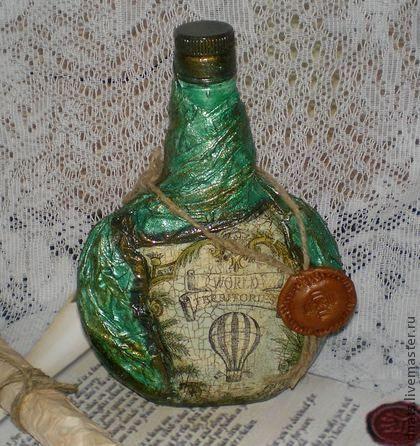 Подарочная бутылка `World territories`. Подарочная стеклянная бутылка декорирована в технике художественный декупаж с элементами старения.Эта бутылка станет эксклюзивным подарком для Вашего любимого мужчины или начальника.Выполнена в единственном экземпляре.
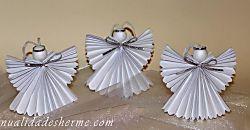 Ángel de papel para decorar la Navidad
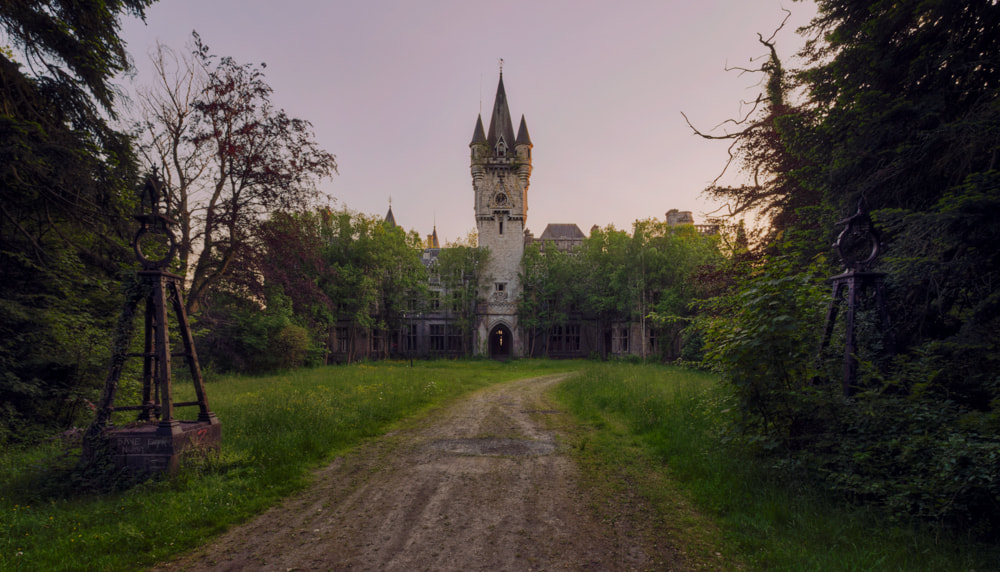 Photograph castle by Christian Richter on 500px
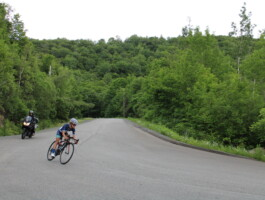 Une cycliste qui entame son virage en descente.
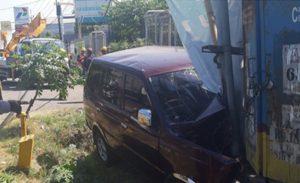 Tabrak Tiang Listrik, Satu Mobil Kijang Ringsek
* * * * * * *
PROMPT
Skip the images and write out the rest of the listing exactly.

OUTPUT
 Подарочная бутылка `World territories`. Подарочная стеклянная бутылка декорирована в технике художественный декупаж с элементами старения.Эта бутылка станет эксклюзивным подарком для Вашего любимого мужчины или начальника.Выполнена в единственном экземпляре.
 Ángel de papel para decorar la Navidad
 Photograph castle by Christian Richter on 500px
 Une cycliste qui entame son virage en descente.
 Tabrak Tiang Listrik, Satu Mobil Kijang Ringsek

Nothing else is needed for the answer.